## begin Data records

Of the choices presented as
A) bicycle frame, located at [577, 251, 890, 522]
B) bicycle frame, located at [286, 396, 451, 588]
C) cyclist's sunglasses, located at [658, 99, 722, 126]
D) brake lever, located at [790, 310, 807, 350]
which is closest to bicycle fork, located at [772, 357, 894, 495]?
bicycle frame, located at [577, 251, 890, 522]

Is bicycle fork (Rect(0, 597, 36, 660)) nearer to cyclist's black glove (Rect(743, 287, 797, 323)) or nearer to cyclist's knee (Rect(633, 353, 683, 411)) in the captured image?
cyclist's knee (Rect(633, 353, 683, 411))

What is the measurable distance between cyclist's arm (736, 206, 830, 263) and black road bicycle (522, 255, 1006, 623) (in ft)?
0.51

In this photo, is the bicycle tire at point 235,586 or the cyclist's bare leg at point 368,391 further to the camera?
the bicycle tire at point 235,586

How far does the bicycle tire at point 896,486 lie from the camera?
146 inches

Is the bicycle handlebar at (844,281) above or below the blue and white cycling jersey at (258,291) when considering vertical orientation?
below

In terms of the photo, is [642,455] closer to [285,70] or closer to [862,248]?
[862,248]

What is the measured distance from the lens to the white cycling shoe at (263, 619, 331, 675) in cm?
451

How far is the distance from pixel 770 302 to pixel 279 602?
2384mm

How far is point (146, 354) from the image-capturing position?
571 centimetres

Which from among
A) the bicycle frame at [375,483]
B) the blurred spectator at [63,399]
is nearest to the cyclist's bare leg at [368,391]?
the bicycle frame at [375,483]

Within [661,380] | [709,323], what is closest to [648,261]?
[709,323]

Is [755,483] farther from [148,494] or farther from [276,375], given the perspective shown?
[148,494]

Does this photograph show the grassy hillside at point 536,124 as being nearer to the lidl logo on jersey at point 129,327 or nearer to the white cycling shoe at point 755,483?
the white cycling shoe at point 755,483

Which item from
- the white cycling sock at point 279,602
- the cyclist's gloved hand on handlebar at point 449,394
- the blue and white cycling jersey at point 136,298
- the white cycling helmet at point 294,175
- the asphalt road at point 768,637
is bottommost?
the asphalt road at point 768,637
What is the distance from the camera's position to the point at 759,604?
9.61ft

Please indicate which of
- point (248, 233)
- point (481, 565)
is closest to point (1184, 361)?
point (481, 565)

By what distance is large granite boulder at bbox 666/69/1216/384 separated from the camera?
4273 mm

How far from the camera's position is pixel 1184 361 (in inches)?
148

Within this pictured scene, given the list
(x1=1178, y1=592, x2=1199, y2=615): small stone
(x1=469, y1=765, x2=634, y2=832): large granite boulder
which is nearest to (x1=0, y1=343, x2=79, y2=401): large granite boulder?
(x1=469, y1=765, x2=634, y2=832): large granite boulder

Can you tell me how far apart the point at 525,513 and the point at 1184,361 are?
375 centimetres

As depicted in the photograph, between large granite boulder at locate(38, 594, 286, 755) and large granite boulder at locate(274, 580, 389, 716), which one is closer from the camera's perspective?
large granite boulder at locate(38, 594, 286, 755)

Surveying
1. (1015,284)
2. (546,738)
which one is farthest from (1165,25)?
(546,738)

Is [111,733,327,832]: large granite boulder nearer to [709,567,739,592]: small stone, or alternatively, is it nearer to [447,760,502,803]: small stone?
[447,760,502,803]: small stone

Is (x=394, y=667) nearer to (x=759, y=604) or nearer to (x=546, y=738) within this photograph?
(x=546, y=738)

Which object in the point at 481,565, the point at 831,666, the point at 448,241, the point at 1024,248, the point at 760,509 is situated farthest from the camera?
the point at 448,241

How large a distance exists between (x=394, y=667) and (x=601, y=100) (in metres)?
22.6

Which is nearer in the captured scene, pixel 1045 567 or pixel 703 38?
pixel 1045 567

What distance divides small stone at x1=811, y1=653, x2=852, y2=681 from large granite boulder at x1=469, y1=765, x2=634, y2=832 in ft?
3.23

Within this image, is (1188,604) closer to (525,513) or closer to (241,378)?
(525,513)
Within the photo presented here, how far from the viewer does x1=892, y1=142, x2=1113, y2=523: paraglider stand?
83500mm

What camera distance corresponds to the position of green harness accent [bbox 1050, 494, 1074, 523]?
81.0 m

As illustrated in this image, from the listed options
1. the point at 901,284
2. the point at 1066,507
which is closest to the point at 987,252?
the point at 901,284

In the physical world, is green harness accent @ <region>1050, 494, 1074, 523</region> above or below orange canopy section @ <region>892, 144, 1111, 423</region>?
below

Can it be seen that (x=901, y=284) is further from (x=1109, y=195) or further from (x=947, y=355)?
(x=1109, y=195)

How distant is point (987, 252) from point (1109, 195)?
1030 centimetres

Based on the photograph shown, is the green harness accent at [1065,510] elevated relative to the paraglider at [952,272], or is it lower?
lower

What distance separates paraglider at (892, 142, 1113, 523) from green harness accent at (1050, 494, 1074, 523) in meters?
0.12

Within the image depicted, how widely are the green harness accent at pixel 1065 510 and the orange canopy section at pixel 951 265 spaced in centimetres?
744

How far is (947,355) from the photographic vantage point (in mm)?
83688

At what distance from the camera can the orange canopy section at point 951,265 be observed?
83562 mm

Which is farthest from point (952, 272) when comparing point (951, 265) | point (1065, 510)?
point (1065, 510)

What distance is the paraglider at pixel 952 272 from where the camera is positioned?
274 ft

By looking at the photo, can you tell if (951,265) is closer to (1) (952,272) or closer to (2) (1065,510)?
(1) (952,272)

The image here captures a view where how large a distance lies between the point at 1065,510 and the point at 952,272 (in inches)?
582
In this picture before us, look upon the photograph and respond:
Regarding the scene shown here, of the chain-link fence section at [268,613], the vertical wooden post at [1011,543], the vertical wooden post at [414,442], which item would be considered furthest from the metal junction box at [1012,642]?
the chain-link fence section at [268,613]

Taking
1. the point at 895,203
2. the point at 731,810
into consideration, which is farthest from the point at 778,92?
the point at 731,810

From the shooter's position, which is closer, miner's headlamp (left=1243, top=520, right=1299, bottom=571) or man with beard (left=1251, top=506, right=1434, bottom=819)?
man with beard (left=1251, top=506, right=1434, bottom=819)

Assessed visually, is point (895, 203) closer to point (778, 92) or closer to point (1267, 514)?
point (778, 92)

## end Data records

What needs duplicating is the run of lines from the one containing "From the shooter's" through the last line of the entries above, exact and complete.

▸ Answer to this task:
From the shooter's position, which is closer, miner's headlamp (left=1243, top=520, right=1299, bottom=571) or man with beard (left=1251, top=506, right=1434, bottom=819)?
man with beard (left=1251, top=506, right=1434, bottom=819)

Assessed visually, is point (895, 203) closer to point (778, 92) or closer to point (1267, 514)?
point (778, 92)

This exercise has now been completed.